Path Sum Root to Leaf in a Binary Tree is a problem where we check if there is a path from the root node down to any leaf node such that the sum of the values along that path equals a given number. A leaf node is a node with no children. We want to find if at least one such path exists. This helps us understand how to explore trees and accumulate values along paths.
Why it matters
This problem helps us learn how to traverse trees while keeping track of information along the way, which is common in many real-world problems like network routing, decision making, and file system searches. Without this concept, we would struggle to answer questions about paths and sums in hierarchical data, limiting our ability to solve many practical problems.
Where it fits
Before this, learners should understand what binary trees are and how to traverse them using recursion or iteration.

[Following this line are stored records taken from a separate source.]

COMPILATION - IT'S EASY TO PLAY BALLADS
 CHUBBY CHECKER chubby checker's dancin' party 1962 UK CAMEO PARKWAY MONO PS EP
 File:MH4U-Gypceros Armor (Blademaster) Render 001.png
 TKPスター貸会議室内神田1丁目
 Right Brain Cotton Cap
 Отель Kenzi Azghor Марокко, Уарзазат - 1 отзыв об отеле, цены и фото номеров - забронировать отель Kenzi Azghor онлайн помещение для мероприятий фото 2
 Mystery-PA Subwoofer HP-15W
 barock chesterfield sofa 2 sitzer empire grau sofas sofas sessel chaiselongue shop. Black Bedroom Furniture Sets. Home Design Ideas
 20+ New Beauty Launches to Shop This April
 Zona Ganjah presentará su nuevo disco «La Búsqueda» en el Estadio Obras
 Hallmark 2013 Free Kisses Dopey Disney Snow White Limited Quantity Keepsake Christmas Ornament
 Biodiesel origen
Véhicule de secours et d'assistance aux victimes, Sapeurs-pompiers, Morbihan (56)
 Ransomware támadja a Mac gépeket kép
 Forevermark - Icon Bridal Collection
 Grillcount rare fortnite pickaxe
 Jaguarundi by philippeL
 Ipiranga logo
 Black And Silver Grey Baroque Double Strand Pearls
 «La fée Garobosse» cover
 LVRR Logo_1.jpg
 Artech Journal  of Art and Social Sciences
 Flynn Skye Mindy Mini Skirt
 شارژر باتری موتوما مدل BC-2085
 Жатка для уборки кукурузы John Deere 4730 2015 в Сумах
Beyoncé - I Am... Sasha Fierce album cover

After mastering this, learners can explore more complex tree problems like finding all paths with a sum, path sums in graphs, or dynamic programming on trees.
Mental Model
Core Idea
Check each path from the root to leaves by subtracting node values from the target sum until you find a leaf where the remaining sum is zero.
Think of it like...
It's like walking down a trail in a forest where each step costs some energy, and you want to find a path that uses exactly all your energy by the time you reach the end of the trail.
      [Root]
       /   \
    [L]     [R]
   /  \    /  \
 [LL] [LR][RL] [RR]

Each path from Root to Leaf is a sequence of nodes.
We check if sum of node values along any path equals target.
Build-Up - 7 Steps
1
FoundationUnderstanding Binary Tree Structure
🤔
Concept: Learn what a binary tree is and how nodes connect.
A binary tree is a structure where each node has up to two children: left and right. Each node holds a value. The top node is called the root. Nodes with no children are leaves. Example: struct TreeNode { int val; TreeNode* left; TreeNode* right; TreeNode(int x) : val(x), left(nullptr), right(nullptr) {} };
Result
You can represent any binary tree using nodes connected by left and right pointers.
Understanding the tree structure is essential because path sum problems depend on navigating from root to leaves.
2
FoundationWhat is a Root-to-Leaf Path?
🤔
Concept: Define what a path from root to leaf means in a tree.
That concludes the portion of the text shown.